Department of Cardiology, Longyan First Affiliated Hospital of Fujian Medical University, Longyan, 364000, China.
Department of Cardiology, Guangdong Provincial Key Laboratory of Coronary Heart Disease Prevention, Guangdong Cardiovascular Institute, Guangdong Provincial People's Hospital, Guangdong Academy of Medical Sciences, Guangzhou, 510080, China.
Int Urol Nephrol. 2023 Sep;55(9):2285-2293. doi: 10.1007/s11255-023-03525-0. Epub 2023 Mar 3.
The harmful effect of diabetes mellitus (DM) on mortality in patients with heart failure with reduced ejection fraction (HFrEF) remains controversial. Furthermore, it seems that no consistent conclusion on whether chronic kidney disease (CKD) modifies the relationship of DM and poor prognosis in patients with HFrEF.
We analyzed the individuals with HFrEF from the Cardiorenal ImprovemeNt (CIN) cohort between January 2007 and December 2018. The primary endpoint was all-cause mortality. The patients were divided into four groups (control vs. DM alone vs. CKD alone vs. DM and CKD). Multivariate Cox proportional hazards analysis was conducted to examine the association among DM, CKD and all-cause mortality.
There were 3,273 patients included in this study (mean age: 62.7 ± 10.9 years, 20.4% were female). During a median follow-up of 5.0 years (interquartile range: 3.0-7.6 years), 740 (22.6%) patients died. Patients with DM have a higher risk of all-cause mortality (HR [95% confidence interval (CI)]:1.28[1.07-1.53]) than those without DM. In patients with CKD, DM had a 61% (HR [95% CI]:1.61[1.26-2.06]) increased adjusted risk of death relative to non-DM, while in patients with non-CKD, there was no significantly difference in risk of all-cause mortality (HR [95% CI]:1.01[0.77-1.32]) between DM and non-DM (p for interaction = 0.013).

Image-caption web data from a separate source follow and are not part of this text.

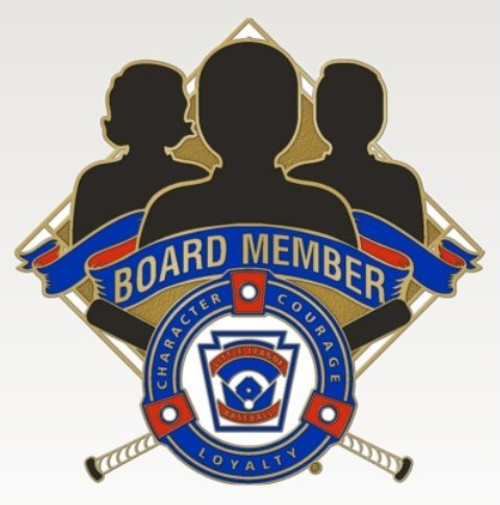 LL Board Member Pin View Product Image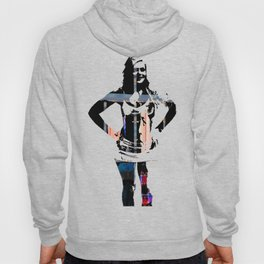 We See The Stars From Behind These Bars Hoody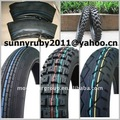 250-17 high quality white motorcycle tires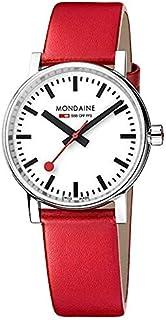 Mondaine - Evo2 - Reloj de Cuero Rojo para Hombre y Mujer, MSE.35110.LC, 35 MM
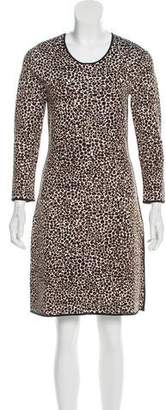 Burberry Cheetah Printed Bodycon Dress w/ Tags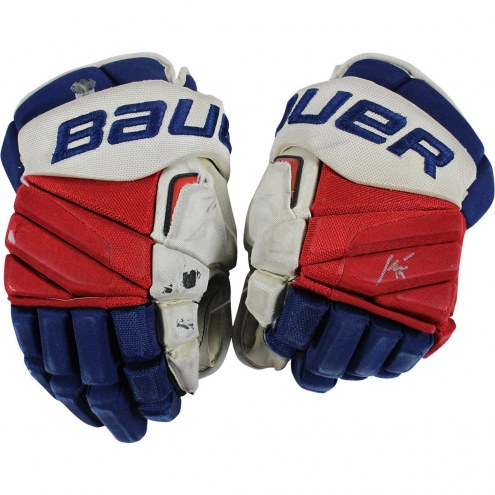 New York Rangers Jesper Fast Signed 2015-2016 Season Game Used Bauer APX2 Gloves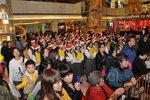 20111221-epc_xmas_03-01
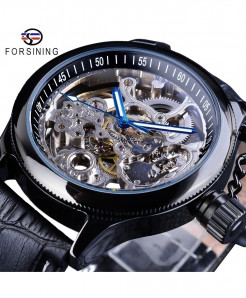 Forsining Mechanical Clock Skeleton Blue Hand Black Watch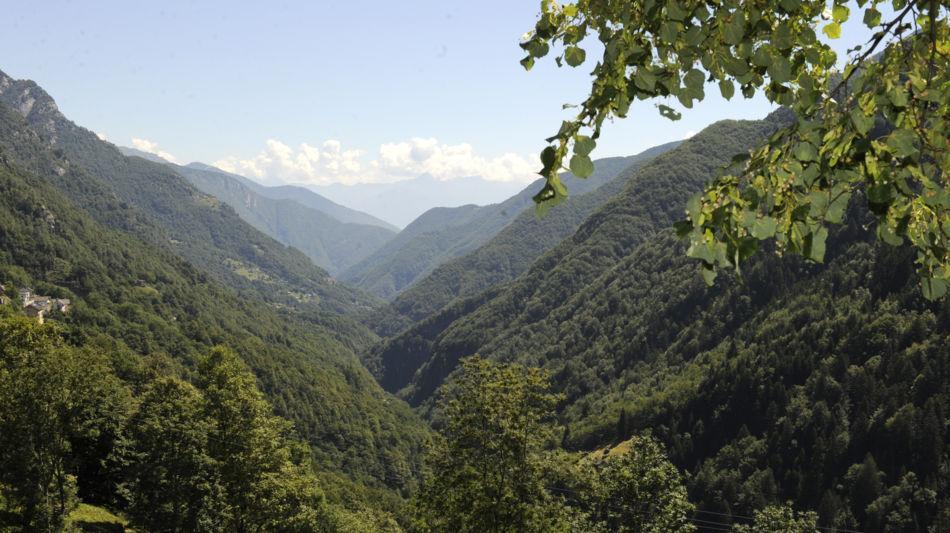 valle-onsernone-9021-1.jpg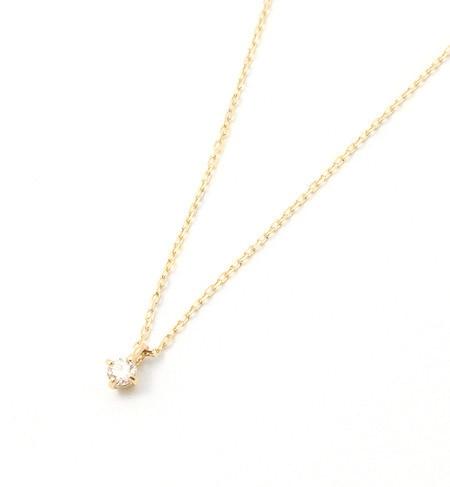 【エテ/ete】 K18YGフルール ネックレス 4月の誕生石ダイヤモンド [送料無料]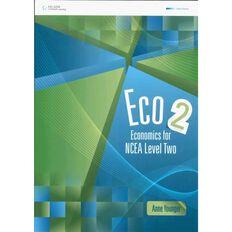 Ncea Year 12 Economics Eco 2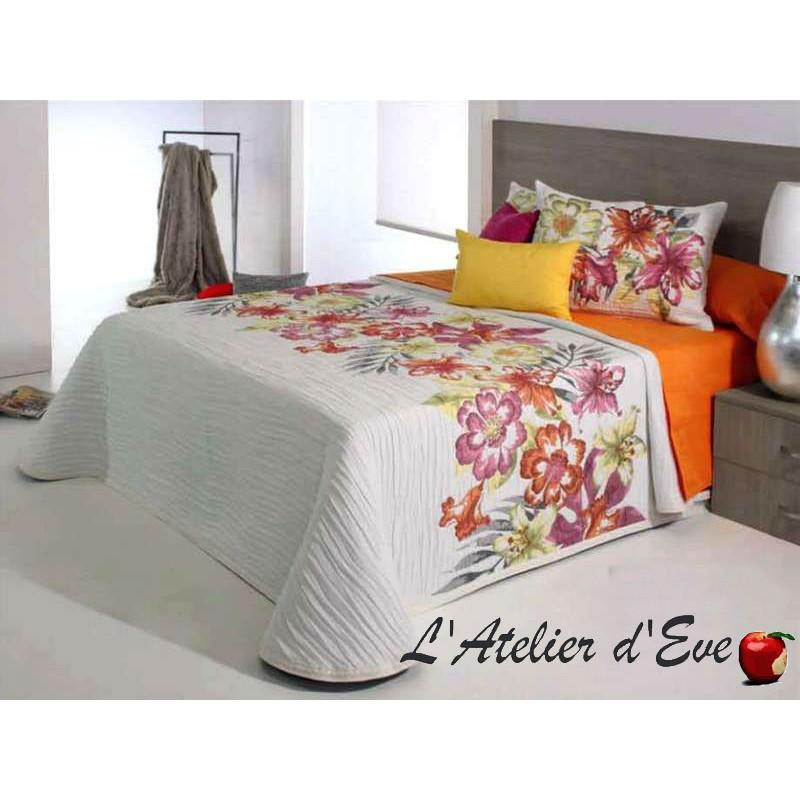 Cler orange, couvre-lit jacquard fleuri C.02 Reig Marti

Diabetes is a potent risk factor for mortality in patients with HFrEF. Furthermore, DM had a substantially different effect on all-cause mortality depending on CKD. The association between DM and all-cause mortality was only observed in patients with CKD.
糖尿病(DM)对射血分数降低的心力衰竭(HFrEF)患者死亡率的有害影响仍存在争议。此外,似乎没有关于慢性肾脏病(CKD)是否改变 DM 与 HFrEF 患者不良预后之间关系的一致结论。

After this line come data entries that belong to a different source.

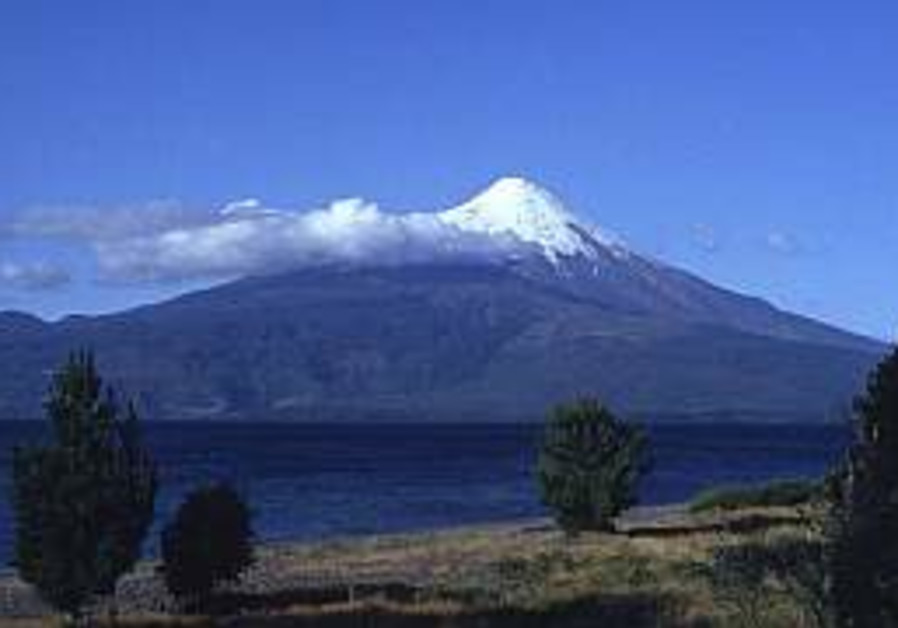 Three Israeli trekkers missing in Chile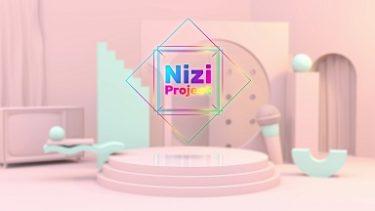 日テレ「虹のかけ橋 デビューメンバー最速公開」6月26日(金)午前0時59分から1時間拡大バージョン放送!Huluで「Nizi Project」最終話完全版6月26日(金)午前1時59分から独占配信  日テレ「スッキリ」では「デビューメンバー決定までカウントダウンSP」と題し、6月15日(月)から毎日「Nizi Project」特集放送決定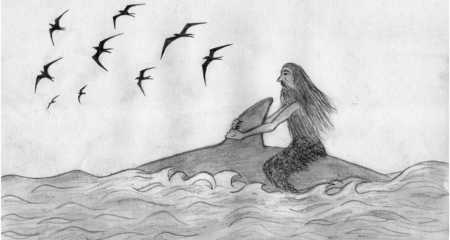 Sketch of the Man on the Whale — 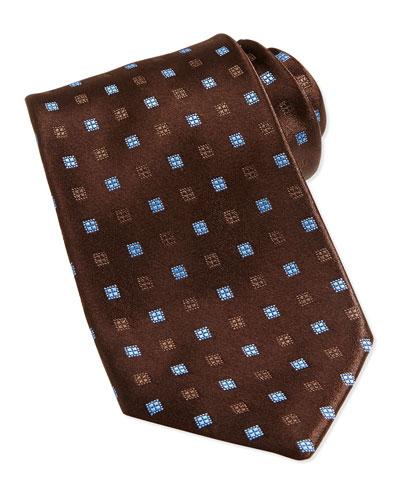 Neat Square Silk Tie, Brown/Light Blue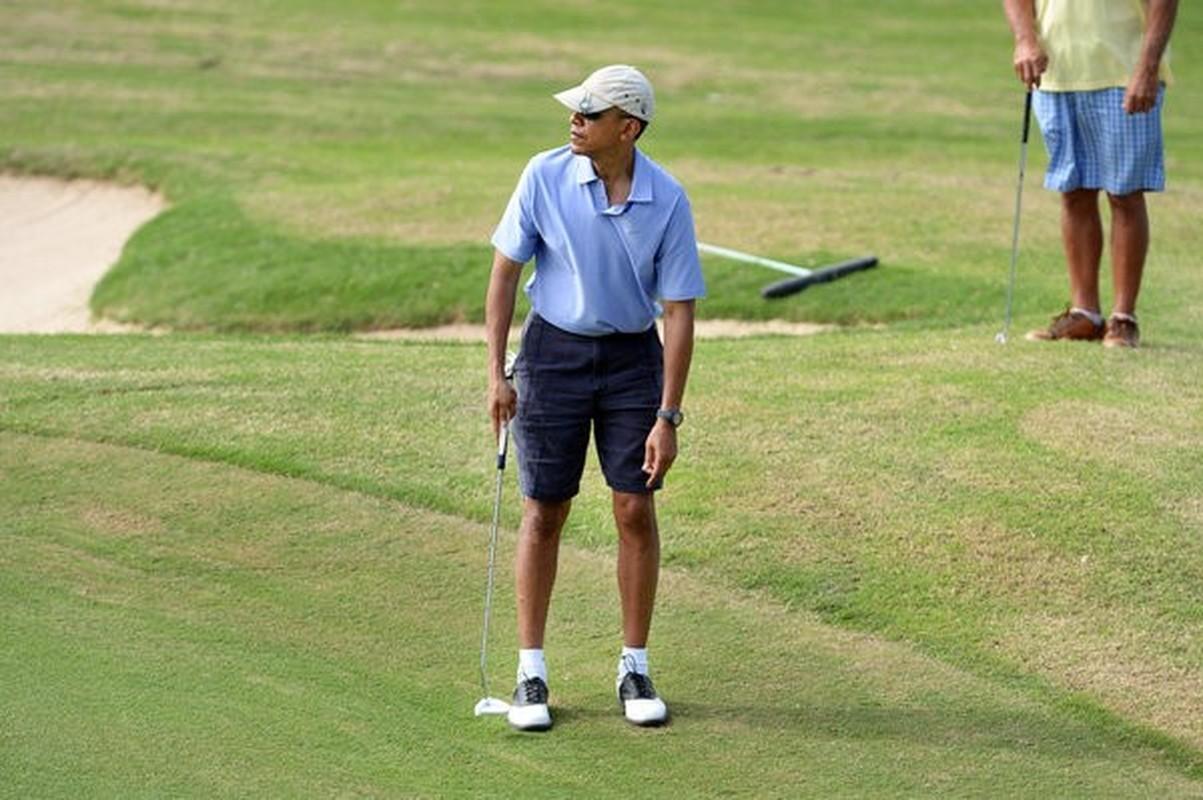 Bi mat thoi trang cua Tong thong My Barack Obama-Hinh-16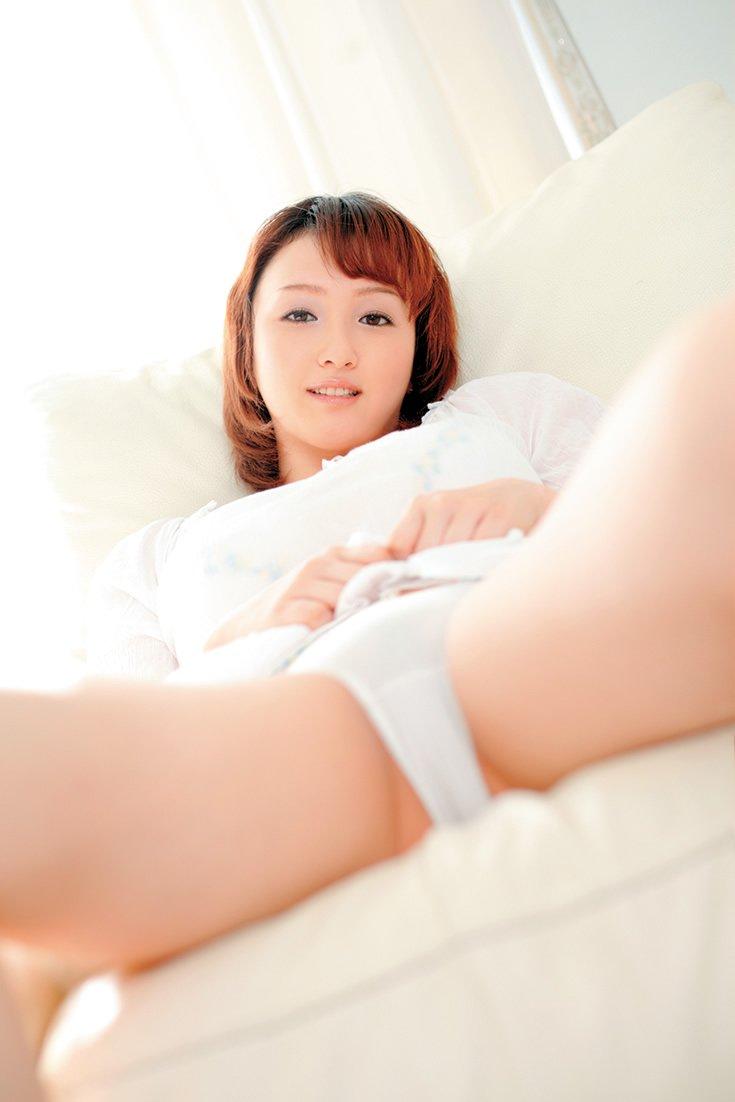 矢野未夏の画像 p1_34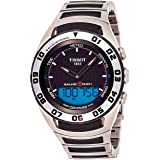 Tissot Sailing Touch Men's Ana-Digi Dial Stainless Steel Band Watch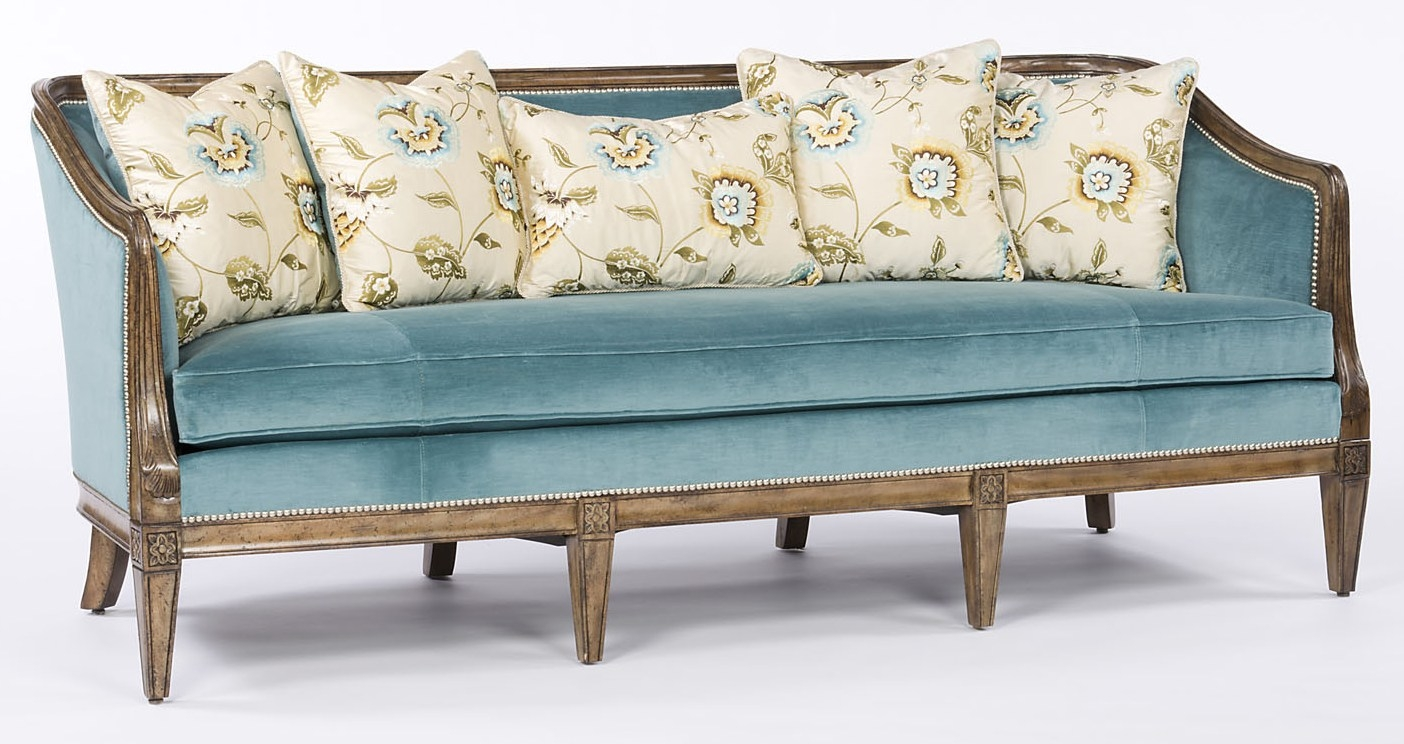 Sofa Couch Loveseat Teal Fabric Wood Frame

我们分析了 2007 年 1 月至 2018 年 12 月期间 Cardiorenal ImprovemeNt(CIN)队列中的 HFrEF 个体。主要终点是全因死亡率。患者分为四组(对照组 vs. 单独 DM 组 vs. 单独 CKD 组 vs. DM 和 CKD 组)。多变量 Cox 比例风险分析用于检查 DM、CKD 和全因死亡率之间的关系。
这项研究共纳入 3273 名患者(平均年龄:62.7±10.9 岁,20.4%为女性)。中位随访时间为 5.0 年(四分位距:3.0-7.6 年),740 名(22.6%)患者死亡。与无 DM 患者相比,DM 患者全因死亡率风险更高(HR[95%置信区间(CI)]:1.28[1.07-1.53])。在 CKD 患者中,DM 患者死亡的调整风险增加了 61%(HR[95%CI]:1.61[1.26-2.06]),而在非 CKD 患者中,DM 和非 DM 患者的全因死亡率风险无显著差异(HR[95%CI]:1.01[0.77-1.32])(p 交互 = 0.013)。
糖尿病是 HFrEF 患者死亡的一个强有力的危险因素。此外,DM 对全因死亡率的影响因 CKD 而有很大差异。DM 与全因死亡率之间的关联仅在 CKD 患者中观察到。